■ **EXTRACT TO READ**:
::::::::::

Small mercies — all we can hope for …

Happy one-eighth!

As of June 30, 2025, one-eighth of the term of our bombastic narcissist-in-chief is over!!! Yes, this means a mere seven-eighths of this not-so-magical carpet ride is still to come but thank heaven for small mercies.

Small mercies are all we can hope for from a Supreme Court that continues to be complicit in the disassembling of what used to be called the “United” States of America.

In a recent installment, the Supremes took up the issue of birthright citizenship –and then ducked it, by focusing instead on whether a single federal district court, or a combination of lower district courts, could put a nationwide stay on an executive order that most legal scholars – and the district courts where the question has been considered on its merits – have agreed is blatantly unconstitutional on its face.

Without wandering off into the legal weeds, which is where six of nine Supreme Court justices seem to be most comfortable operating, we now have a situation where each state can have a different definition of the meaning of the Fourteenth Amendment to the U.S. Constitution – a subject upon which prior Supreme Courts have ruled in the past – and each state’s definition can be acted upon unless, or until, the issue “percolates” back up the federal judicial system for a nationwide ruling at some indeterminate point in the future, should four justices ever agree to again take up the case they could have ruled upon, but didn’t.

In the meanwhile (and this is where “disassembly” comes into play), thanks to the cover provided by the executive order upheld by the Supreme Court, the issue of birthright citizenship will be treated on a state-by-state basis, rather than governed by a national standard that is the same from sea to shining sea, and all the flyover states in between. Should that happen, a baby born in one state might be considered a citizen by birth, but a baby born in another state might not be considered a citizen at all.

If a baby born in a state that recognizes birthright citizenship is then moved to a state that does not, will that baby still be a citizen of the United States? Can the baby be a citizen of the United States in one state but not in the other?

As near as can be made out, our president’s position is that Fourteenth Amendment Birthright Citizenship, a post-Civil War action ratified in 1868, was intended to apply only to the children of former slaves – and no one else. This includes the offspring of undocumented parents or “birth tourists,” people who come the United States temporarily just to give birth and provide their offspring with U.S. citizenship (something that was once highly prized, but increasingly maybe not so much).

Again, the president’s position, no matter how much support it might currently attract in an increasingly nativist America, has been consistently rejected in prior Supreme Court decisions dating back to 1898. It is not his call to change it by executive fiat, but that of the Congress acting through the constitutional amendment process. His executive meddling introduces an element of uncertainty into what has been a settled point of law for generations. That doubt creates an environment that invites chaos, which is a state this administration seems to believe is most conducive to its plans for the remaining seven-eighths of this term and (shudder) perhaps beyond.

::::::::::

■ **REQUIRED WORK**:
#1 Please copy word for word the part of the birthright citizenship piece that opens with the words containing "In a recent" and closes with "on its face.".
#2 Answer these questions from the birthright citizenship piece:
(a) As of what date is one-eighth of the term over?
(b) In what year was the Fourteenth Amendment ratified?
(c) Prior Supreme Court decisions rejecting the president's position date back to what year?
Answer from the birthright citizenship piece alone, without outside knowledge.

■ **INFORMATION SHOWN**:
::::::::::

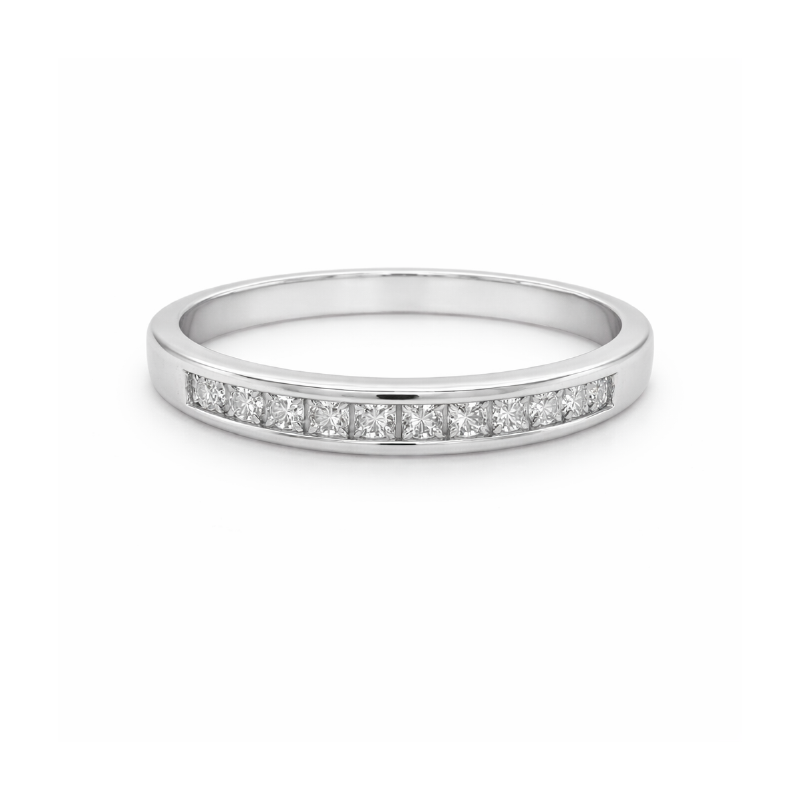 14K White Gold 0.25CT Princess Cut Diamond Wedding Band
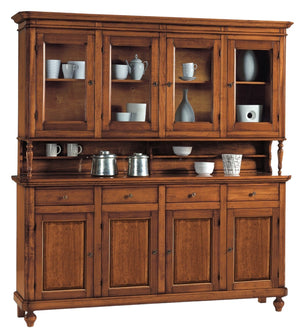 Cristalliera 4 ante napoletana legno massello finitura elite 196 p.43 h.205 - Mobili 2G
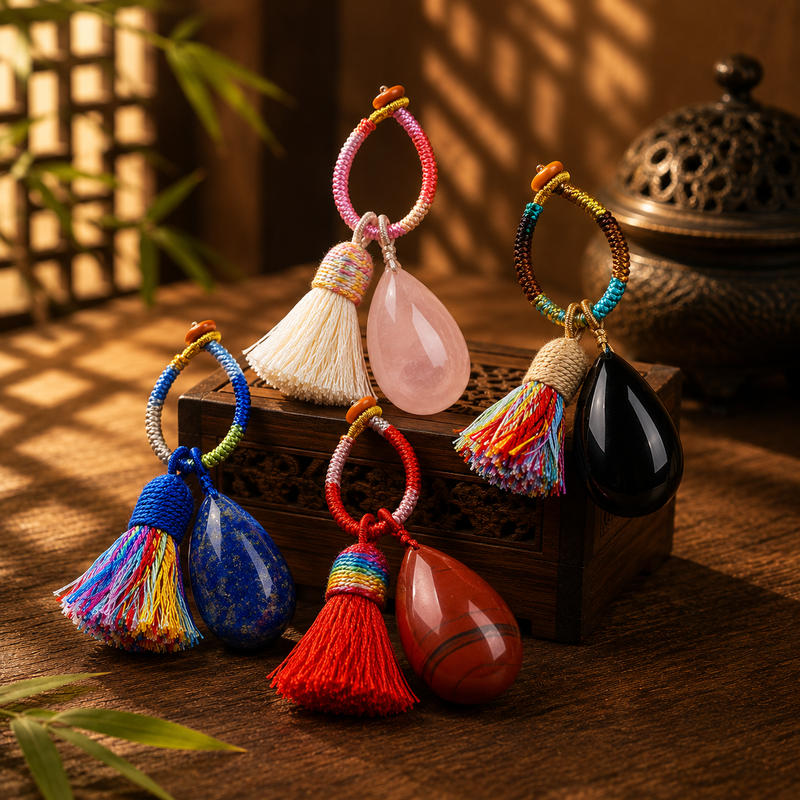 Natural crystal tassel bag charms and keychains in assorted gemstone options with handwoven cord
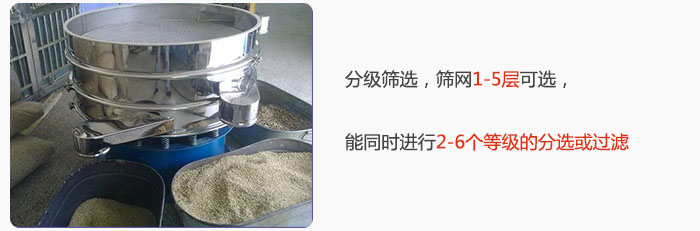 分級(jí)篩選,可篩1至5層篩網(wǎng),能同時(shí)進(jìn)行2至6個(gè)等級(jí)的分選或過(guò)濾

::::::::::

■ **SOLVED TASKS**:
#1
In a recent installment, the Supremes took up the issue of birthright citizenship –and then ducked it, by focusing instead on whether a single federal district court, or a combination of lower district courts, could put a nationwide stay on an executive order that most legal scholars – and the district courts where the question has been considered on its merits – have agreed is blatantly unconstitutional on its face.

#2
(a) June 30, 2025
(b) 1868
(c) 1898